Marsalis and His Band Rework Monk and Others
Wynton Marsalis reconvened his septet, added the clarinetist Michael White and performed the music of Jelly Roll Morton and Thelonious Monk and his own music for a show at Alice Tully Hall on Saturday night. It was hard not to get the idea that there wasn’t much ambition in the program, which is part of the Jazz at Lincoln Center series; Mr. Marsalis is soon to release his reworkings of Monk’s music.
He and the band recently finished a month’s worth of concerts across the country, and for the first half of the show the group didn’t have the coherence that a working band usually has. The performances didn’t always hold together; the improvisations went on too long, drifting from the point of the compositions and giving a sense of disjunction to the performance. Oddly, though it used to be one of the best rhythm sections in jazz, the rhythm section didn’t always sound locked in.
The music progressed in the second half. Mr. Marsalis’s reworkings of Monk’s melodies and his formal restructuring of the compositions were often stunning. On “Four in One,” Mr. Marsalis reharmonized the melody, adding dense dissonance, with high notes played by Wes Anderson on soprano saxophone. The piece opened into a duet between the bassist Reginald Veal and Mr. Marsalis, which ended up being one of the more exciting moments of the night, with Mr. Marsalis contrasting snakelike runs and emotional, spare melodies. Blues phrases and riffs led back to the melody.

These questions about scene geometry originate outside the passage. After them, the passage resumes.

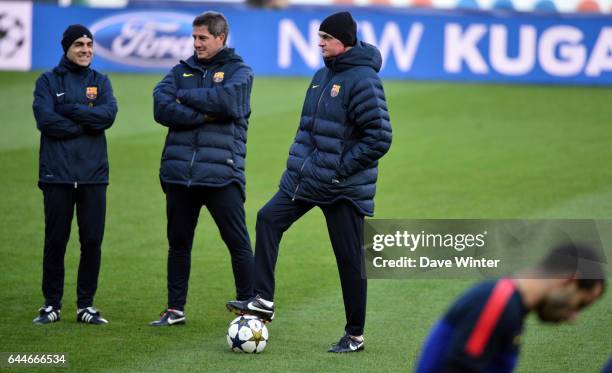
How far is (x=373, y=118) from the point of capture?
802 cm

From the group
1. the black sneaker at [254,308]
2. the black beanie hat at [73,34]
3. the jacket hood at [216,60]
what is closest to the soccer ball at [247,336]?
the black sneaker at [254,308]

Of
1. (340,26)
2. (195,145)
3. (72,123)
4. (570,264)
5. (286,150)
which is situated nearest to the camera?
(570,264)

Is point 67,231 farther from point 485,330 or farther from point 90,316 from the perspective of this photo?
point 485,330

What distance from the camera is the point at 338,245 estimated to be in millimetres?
8281

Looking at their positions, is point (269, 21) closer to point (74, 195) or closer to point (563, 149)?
point (563, 149)

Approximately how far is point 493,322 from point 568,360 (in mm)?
3647

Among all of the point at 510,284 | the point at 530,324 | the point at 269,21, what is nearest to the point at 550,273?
the point at 510,284

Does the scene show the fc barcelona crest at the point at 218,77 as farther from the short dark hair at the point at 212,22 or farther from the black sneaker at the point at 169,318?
the black sneaker at the point at 169,318

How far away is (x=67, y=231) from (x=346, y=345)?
95.1 inches

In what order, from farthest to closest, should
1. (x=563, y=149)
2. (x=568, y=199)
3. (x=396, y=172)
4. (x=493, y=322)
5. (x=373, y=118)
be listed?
(x=563, y=149) → (x=396, y=172) → (x=568, y=199) → (x=373, y=118) → (x=493, y=322)

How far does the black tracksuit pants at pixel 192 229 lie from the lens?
8852 millimetres

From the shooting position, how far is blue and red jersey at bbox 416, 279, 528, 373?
187 inches

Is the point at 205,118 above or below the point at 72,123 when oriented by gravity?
above

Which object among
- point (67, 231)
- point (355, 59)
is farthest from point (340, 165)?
point (67, 231)
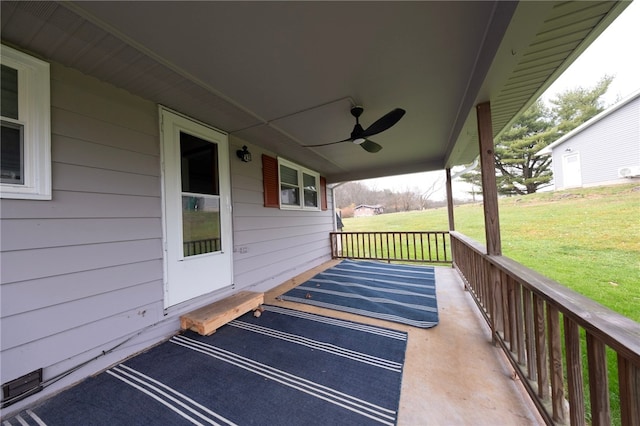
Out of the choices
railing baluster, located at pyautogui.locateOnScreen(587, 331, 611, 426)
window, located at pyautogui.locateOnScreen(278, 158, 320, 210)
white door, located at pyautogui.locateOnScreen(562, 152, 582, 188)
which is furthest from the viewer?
window, located at pyautogui.locateOnScreen(278, 158, 320, 210)

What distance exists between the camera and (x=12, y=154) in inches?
58.4

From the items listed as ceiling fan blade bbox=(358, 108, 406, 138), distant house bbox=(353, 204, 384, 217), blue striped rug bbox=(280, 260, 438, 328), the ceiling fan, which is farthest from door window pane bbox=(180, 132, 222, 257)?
distant house bbox=(353, 204, 384, 217)

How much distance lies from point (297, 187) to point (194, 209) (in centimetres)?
255

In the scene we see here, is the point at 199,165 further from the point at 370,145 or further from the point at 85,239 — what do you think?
the point at 370,145

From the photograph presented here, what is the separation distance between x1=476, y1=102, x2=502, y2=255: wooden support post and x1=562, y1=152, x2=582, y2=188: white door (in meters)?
3.86

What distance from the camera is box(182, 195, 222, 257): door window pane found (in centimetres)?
254

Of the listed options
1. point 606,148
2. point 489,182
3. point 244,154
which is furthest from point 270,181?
point 606,148

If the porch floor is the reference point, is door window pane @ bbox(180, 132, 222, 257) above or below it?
above

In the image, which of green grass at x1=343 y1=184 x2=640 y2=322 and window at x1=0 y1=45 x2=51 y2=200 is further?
green grass at x1=343 y1=184 x2=640 y2=322

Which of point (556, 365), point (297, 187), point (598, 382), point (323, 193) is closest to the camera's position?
point (598, 382)

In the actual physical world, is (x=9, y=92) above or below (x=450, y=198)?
above

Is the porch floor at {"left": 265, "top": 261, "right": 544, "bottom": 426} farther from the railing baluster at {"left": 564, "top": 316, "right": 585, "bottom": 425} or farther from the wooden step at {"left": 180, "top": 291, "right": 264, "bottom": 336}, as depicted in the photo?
the wooden step at {"left": 180, "top": 291, "right": 264, "bottom": 336}

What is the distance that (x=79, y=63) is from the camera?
67.7 inches

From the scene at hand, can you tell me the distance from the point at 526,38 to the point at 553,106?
616 centimetres
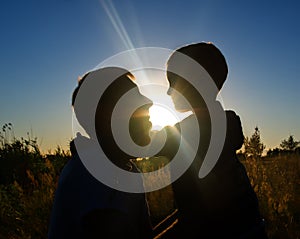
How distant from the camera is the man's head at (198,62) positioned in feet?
7.11

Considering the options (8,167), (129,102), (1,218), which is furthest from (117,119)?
(8,167)

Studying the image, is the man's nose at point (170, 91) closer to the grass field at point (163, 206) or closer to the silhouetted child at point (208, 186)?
the silhouetted child at point (208, 186)

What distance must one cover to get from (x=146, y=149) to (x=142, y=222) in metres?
0.43

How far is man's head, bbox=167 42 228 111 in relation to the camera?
7.11 feet

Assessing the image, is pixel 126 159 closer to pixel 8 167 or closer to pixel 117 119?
pixel 117 119

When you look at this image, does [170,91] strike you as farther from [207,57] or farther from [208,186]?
[208,186]

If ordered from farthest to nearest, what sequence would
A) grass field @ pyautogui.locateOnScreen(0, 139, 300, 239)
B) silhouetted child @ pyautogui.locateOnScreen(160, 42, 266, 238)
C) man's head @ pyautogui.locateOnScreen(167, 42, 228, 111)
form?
grass field @ pyautogui.locateOnScreen(0, 139, 300, 239), man's head @ pyautogui.locateOnScreen(167, 42, 228, 111), silhouetted child @ pyautogui.locateOnScreen(160, 42, 266, 238)

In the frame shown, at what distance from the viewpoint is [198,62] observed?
7.20ft

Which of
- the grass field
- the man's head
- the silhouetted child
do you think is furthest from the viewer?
the grass field

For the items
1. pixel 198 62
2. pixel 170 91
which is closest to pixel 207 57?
pixel 198 62

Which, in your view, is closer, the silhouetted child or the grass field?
the silhouetted child

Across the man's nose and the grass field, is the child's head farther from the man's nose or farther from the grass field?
the grass field

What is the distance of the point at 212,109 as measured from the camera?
2.13 m

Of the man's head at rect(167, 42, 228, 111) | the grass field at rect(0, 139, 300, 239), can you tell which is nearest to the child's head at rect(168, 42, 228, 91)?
the man's head at rect(167, 42, 228, 111)
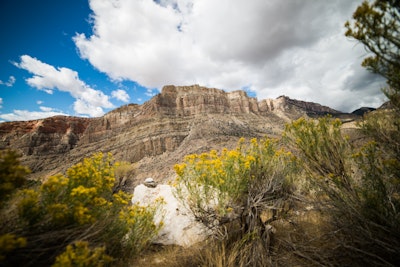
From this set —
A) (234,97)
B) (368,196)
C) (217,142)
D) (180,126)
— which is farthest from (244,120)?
(368,196)

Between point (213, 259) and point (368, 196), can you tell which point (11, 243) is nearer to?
point (213, 259)

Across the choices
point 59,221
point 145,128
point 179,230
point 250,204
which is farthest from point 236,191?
point 145,128

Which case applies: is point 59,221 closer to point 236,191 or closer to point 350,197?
point 236,191

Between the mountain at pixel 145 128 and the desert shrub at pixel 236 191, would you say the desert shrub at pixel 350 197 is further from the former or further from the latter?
the mountain at pixel 145 128

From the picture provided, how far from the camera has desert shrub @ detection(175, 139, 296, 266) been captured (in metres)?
2.87

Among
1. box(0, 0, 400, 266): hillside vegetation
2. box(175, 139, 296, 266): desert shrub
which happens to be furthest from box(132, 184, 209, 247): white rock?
box(175, 139, 296, 266): desert shrub

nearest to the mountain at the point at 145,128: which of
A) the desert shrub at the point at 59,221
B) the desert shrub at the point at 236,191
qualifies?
the desert shrub at the point at 236,191

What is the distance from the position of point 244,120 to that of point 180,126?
65.3 ft

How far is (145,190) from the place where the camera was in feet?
24.6

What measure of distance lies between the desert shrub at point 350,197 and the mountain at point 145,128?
25862 millimetres

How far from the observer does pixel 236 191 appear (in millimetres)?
2906

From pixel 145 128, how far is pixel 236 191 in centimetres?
4322

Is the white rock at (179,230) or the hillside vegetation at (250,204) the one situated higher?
the hillside vegetation at (250,204)

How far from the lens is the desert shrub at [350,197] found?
2145 millimetres
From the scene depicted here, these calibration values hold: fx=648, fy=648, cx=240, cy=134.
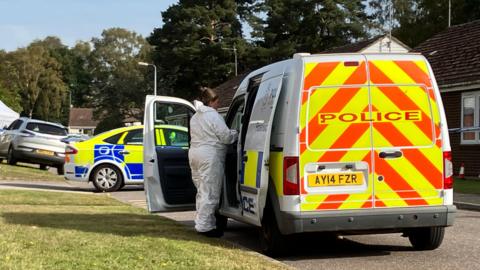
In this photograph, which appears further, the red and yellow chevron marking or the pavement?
the pavement

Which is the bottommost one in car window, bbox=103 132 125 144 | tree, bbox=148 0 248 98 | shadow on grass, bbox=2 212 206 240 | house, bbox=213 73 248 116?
shadow on grass, bbox=2 212 206 240

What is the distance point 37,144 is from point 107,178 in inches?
304

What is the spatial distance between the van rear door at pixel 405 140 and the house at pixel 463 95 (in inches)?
527

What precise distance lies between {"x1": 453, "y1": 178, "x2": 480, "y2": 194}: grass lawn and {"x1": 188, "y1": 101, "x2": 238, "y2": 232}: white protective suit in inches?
367

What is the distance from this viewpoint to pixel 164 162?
354 inches

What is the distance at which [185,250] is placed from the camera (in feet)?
22.1

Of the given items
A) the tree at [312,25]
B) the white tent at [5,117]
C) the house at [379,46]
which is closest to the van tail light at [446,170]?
the house at [379,46]

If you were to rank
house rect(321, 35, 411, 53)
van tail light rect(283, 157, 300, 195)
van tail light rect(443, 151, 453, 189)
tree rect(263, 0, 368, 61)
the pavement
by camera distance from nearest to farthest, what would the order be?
van tail light rect(283, 157, 300, 195)
van tail light rect(443, 151, 453, 189)
the pavement
house rect(321, 35, 411, 53)
tree rect(263, 0, 368, 61)

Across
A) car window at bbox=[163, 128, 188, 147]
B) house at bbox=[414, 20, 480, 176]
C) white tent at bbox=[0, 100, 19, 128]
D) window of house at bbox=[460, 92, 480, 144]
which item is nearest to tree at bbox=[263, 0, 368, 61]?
white tent at bbox=[0, 100, 19, 128]

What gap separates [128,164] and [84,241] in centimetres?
923

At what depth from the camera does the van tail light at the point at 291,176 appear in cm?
668

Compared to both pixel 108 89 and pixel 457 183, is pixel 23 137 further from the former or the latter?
pixel 108 89

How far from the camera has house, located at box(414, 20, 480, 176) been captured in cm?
1981

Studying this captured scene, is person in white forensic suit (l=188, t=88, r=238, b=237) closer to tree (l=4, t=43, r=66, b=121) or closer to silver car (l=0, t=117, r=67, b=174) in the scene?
silver car (l=0, t=117, r=67, b=174)
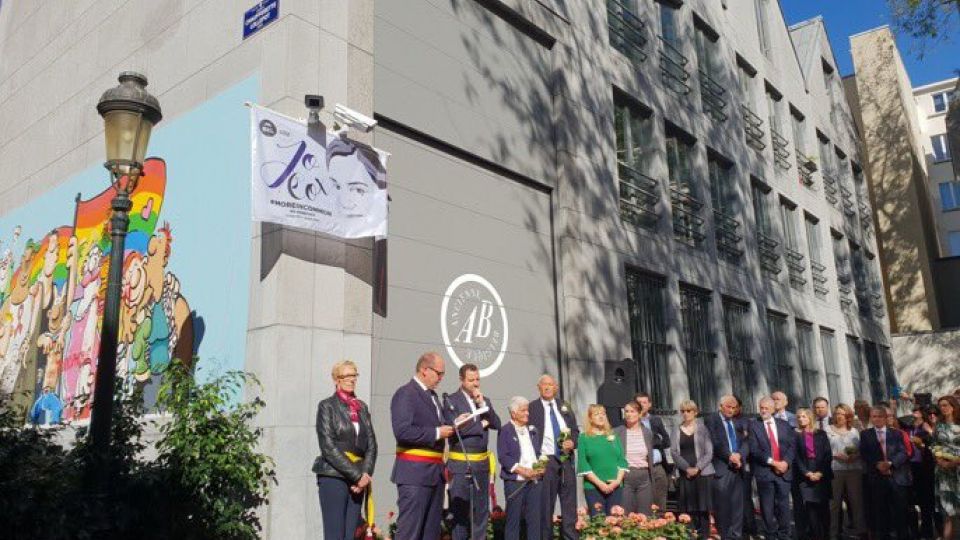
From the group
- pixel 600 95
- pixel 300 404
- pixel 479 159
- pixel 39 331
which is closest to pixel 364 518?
pixel 300 404

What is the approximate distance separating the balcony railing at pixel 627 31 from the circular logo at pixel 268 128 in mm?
9108

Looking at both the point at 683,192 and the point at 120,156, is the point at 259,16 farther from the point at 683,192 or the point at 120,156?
the point at 683,192

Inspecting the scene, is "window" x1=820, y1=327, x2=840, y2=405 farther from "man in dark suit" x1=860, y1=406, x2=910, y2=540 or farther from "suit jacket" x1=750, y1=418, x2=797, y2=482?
"suit jacket" x1=750, y1=418, x2=797, y2=482

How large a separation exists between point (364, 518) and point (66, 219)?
8.32 m

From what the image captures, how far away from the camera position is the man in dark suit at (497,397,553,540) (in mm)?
8148

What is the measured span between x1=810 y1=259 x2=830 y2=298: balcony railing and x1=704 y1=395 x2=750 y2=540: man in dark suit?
14279 mm

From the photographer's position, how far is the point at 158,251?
34.0 feet

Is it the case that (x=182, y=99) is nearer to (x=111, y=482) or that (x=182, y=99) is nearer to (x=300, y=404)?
(x=300, y=404)

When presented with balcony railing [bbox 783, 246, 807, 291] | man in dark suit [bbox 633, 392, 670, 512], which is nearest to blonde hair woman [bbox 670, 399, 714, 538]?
man in dark suit [bbox 633, 392, 670, 512]

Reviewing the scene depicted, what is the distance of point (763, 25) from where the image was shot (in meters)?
24.7

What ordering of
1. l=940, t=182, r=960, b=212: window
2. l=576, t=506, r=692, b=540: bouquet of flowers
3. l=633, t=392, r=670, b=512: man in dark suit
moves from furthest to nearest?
l=940, t=182, r=960, b=212: window → l=633, t=392, r=670, b=512: man in dark suit → l=576, t=506, r=692, b=540: bouquet of flowers

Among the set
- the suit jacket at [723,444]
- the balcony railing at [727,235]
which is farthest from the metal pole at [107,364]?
the balcony railing at [727,235]

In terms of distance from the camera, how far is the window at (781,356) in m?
19.5

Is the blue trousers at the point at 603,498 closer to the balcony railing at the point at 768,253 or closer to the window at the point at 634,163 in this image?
the window at the point at 634,163
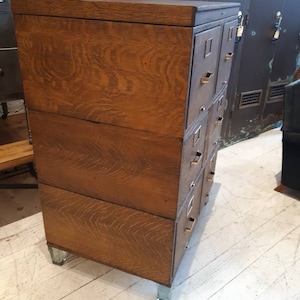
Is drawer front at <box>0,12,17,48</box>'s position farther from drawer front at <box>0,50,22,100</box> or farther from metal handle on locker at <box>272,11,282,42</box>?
metal handle on locker at <box>272,11,282,42</box>

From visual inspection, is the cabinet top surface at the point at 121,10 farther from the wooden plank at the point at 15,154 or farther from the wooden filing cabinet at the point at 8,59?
the wooden plank at the point at 15,154

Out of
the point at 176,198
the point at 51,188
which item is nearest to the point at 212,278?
the point at 176,198

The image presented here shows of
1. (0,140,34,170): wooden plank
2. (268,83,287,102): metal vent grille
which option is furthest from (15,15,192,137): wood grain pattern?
(268,83,287,102): metal vent grille

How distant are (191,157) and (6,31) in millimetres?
1012

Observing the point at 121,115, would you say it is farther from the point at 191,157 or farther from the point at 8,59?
the point at 8,59

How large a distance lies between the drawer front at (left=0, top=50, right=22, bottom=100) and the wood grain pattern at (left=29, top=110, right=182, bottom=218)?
0.51 meters

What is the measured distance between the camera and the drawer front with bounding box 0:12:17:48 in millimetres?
1354

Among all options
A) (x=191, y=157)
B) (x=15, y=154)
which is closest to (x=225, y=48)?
(x=191, y=157)

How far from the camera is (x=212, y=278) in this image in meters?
1.32

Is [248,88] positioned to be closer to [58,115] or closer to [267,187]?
[267,187]

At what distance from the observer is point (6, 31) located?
1.38m

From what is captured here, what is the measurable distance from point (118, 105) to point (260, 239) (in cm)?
108

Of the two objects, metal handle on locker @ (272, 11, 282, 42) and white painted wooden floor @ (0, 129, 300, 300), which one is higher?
metal handle on locker @ (272, 11, 282, 42)

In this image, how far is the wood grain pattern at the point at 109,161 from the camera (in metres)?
0.94
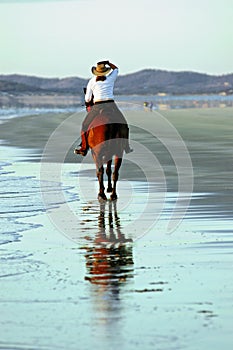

On Mr. Marsalis’s “Black Codes From the Underground,” an old composition that he had reworked, the saxophonist Victor Goines, playing soprano, started a group discussion by repeating phrases, inching them along by changing a few notes. He was after intensity, and he got it. Mr. Marsalis and his group played another original piece, based in gospel harmonies and rhythms that built pressure; fanning his trumpet with a derby mute and using a few notes, he had the audience cheering. When it was over, the audience jumped to its feet for a standing ovation.